I start to move forward but he catches my hand and pulls me back. "What's going on, Pan? And why are you telling me to go? I'm a certified police officer for God's sake, you can't possibly take on these people on your own-"
I look at him in the eyes then, letting my shield of innocence slide from my face for just a second and I know he can glimpse an inch of the real me. I know he sees the pure feral hunger in my eyes, and if he had any doubts about my abilities before I know they are gone now. He takes a step back, as if too shocked to comprehend what he has seen.
"I am capable of taking care of myself," I say calmly. "I am suggesting that you go back inside, Trunks, because I truly do not want to see you die. "

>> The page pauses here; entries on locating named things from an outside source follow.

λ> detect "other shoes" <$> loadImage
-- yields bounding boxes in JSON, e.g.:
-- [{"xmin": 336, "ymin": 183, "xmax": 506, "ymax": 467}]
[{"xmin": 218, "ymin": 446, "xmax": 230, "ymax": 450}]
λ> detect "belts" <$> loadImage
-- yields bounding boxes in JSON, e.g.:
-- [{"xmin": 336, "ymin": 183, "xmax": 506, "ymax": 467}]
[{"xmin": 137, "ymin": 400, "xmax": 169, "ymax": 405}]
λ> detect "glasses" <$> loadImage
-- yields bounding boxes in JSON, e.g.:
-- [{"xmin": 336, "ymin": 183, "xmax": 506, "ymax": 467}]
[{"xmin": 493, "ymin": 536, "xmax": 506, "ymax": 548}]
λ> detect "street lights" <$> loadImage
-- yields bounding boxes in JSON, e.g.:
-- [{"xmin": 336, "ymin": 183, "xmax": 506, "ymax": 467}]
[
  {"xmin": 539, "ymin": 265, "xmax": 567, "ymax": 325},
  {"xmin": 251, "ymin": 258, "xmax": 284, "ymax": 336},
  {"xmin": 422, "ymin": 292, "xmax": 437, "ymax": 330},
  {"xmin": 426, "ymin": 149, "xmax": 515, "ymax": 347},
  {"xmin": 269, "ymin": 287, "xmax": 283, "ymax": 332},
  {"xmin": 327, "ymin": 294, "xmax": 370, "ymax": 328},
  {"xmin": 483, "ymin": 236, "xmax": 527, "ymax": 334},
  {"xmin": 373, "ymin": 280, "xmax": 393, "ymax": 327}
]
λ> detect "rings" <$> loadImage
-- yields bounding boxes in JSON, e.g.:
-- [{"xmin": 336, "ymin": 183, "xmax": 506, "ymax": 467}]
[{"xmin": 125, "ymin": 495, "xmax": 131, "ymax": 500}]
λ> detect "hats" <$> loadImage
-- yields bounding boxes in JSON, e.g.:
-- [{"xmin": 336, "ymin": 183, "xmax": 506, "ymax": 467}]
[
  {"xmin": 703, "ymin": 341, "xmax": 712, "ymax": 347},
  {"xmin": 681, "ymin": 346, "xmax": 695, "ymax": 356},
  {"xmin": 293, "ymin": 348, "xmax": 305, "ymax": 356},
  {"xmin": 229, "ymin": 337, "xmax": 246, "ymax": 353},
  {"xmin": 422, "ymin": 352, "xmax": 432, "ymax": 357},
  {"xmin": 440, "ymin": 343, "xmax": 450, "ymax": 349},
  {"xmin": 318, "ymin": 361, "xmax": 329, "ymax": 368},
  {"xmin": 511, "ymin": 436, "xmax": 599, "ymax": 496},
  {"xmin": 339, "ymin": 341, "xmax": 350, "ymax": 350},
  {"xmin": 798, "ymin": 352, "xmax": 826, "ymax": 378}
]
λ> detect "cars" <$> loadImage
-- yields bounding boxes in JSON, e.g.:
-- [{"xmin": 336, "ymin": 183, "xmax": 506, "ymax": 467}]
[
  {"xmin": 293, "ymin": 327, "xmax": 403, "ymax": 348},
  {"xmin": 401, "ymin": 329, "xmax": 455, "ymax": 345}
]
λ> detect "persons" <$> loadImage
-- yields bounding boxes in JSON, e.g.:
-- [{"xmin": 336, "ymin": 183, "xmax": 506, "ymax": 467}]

His jaw is firmly set and I realize then that I cannot change his mind. I let the feeling of shock slowly dissolve through me as I register what he has just done. He knows what I am, he knows what he is up against, and he is willing to risk his life in a futile attempt to help me?
He shrugs nonchalantly, seemingly unaffected, although in his eyes I can see the fear. Yet he continues to stand by me, and I feel an overwhelming sense of gratitude that I quickly push away. Perhaps later I can sort out my feelings towards this human, but right now it is time to act.
"Stay low," I whisper, and walk out into the moonlight, feeling the sense of power in the air increase with my every step.
And then everything happens at once. Three vampires hurl themselves at me, almost knocking the breath right out of me. But that is not what makes me cry out. No, I have just seen another vampire slip into the shadows of my apartment, where I have left Trunks standing. Shit. I had thought they would be after me, not after him. What could they possibly gain from hurting him? I barely have any time to think.
I thrash in the arms of my captors until I hear their bones break and I am released. Quickly, I run to the clearing of my apartment where I can see Trunks engaged in a battle with his attacker. A closer look tells me that the vampire is only toying with him, for I am able to see what Trunks isn't: a six inch blade in his left hand, waiting to strike at the first oppurtunity.
So focused am I on Trunks, that I do not notice the vampire who has crept up behind me until I feel his blade in my left leg. Screaming in sheer pain, I manage to take the knife out of my leg and stick it into his heart. Then I topple over in agony, my world spinning, and blacking out before my very eyes …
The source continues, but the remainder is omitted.